Прежде всего нужно понять, что имеет ключевое значение для самого пациента. Тогда будет понятно, как его восстановить. Но чтобы понять, порой требуется много времени. Часто к «запросам» подключаются родственники со своими «идеями». Поэтому запросы собираются всеми нашими специалистами: врачом при первичном приеме, инструктором, логопедом, психологом. То есть каждый из нас рассматривает пациента со своей стороны. В итоге находим «золотую середину», вокруг которой и строится вся реабилитация. Понимаете, нельзя реабилитировать человека с точки зрения, например, чтобы «двигалась рука». Она должна двигаться для какой-то цели – писать, есть, работать на клавиатуре – тут все очень индивидуально.
– У врачей-реабилитологов велик риск эмоционального выгорания – как вы мотивируете сотрудников?
– Действительно, с пациентами проводим достаточно длительное время. Пациенты на нас выплескивают не только свою радость, но и негатив, когда что-то не получается. Реабилитологи как бы встраиваются в жизнь пациента: мы, например, должны понять, как он будет передвигаться дома, чем ему помочь, как обучить по ступенькам подниматься и так далее, то есть контакт становится более тесным, чем у других врачей.
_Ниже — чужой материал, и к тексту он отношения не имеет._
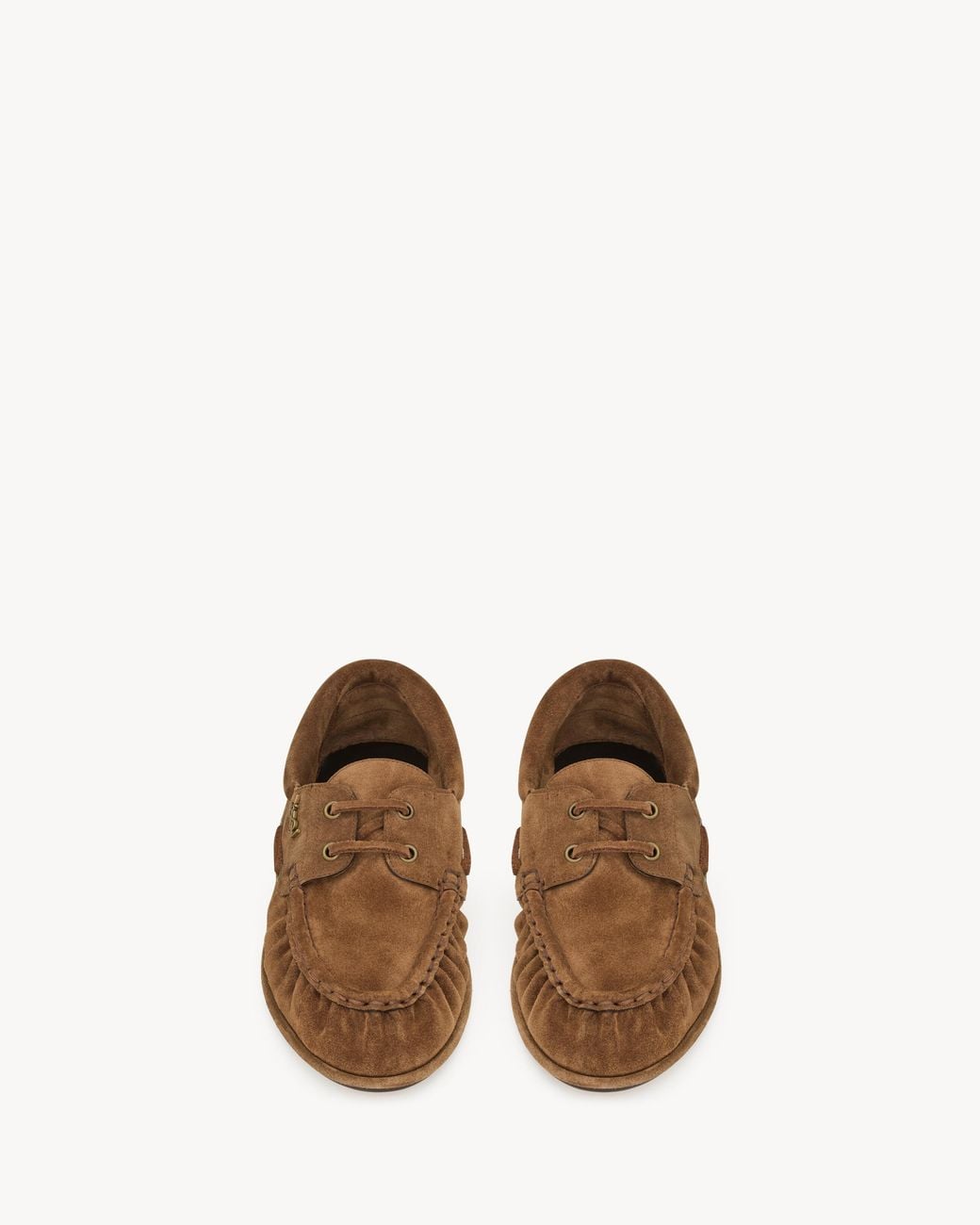 Saint Laurent Brown Le Loafer Boat Shoes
Это нелегко, и действительно происходит эмоциональное выгорание. Наш штатный клинический психолог помогает не только пациентам, но и специалистам, работает с нашей командой. Периодически устраиваем тренинги, разгрузки с целью смены вида деятельности и выплеска негатива. Стараемся разобрать между собой, как эффективнее работать.
– Лично вас что мотивирует?
– Исключительно тот результат, который видишь своими глазами. Представьте пациента, который, сияя, говорит тебе: «Смотрите! У меня сегодня зашевелились пальцы!» Или когда он сам делает первые шаги – поверьте, это самый главный мотиватор, который только может быть. Когда ты работаешь с человеком, который тебе доверяет и следует твоим рекомендациям, и когда ты видишь результаты – его первые слова, первые движения – это самый мощный допинг, который стимулирует идти дальше.
СПРАВКА: Татьяна Кантур, к. м. н., врач-физиотерапевт, врач ЛФК, врач физической и реабилитационной медицины. Окончила Владивостокский государственный медицинский университет, педиатрический факультет, НИИ МКВЛ – ординатуру по физиотерапии и аспирантуру по физиотерапии, а также ПАНО ДПО «ИВМЛ» (специальность «ЛФК и спортивная медицина»). Цель как специалиста – активное внедрение методик комплексной медицинской реабилитации и физиотерапевтических технологий.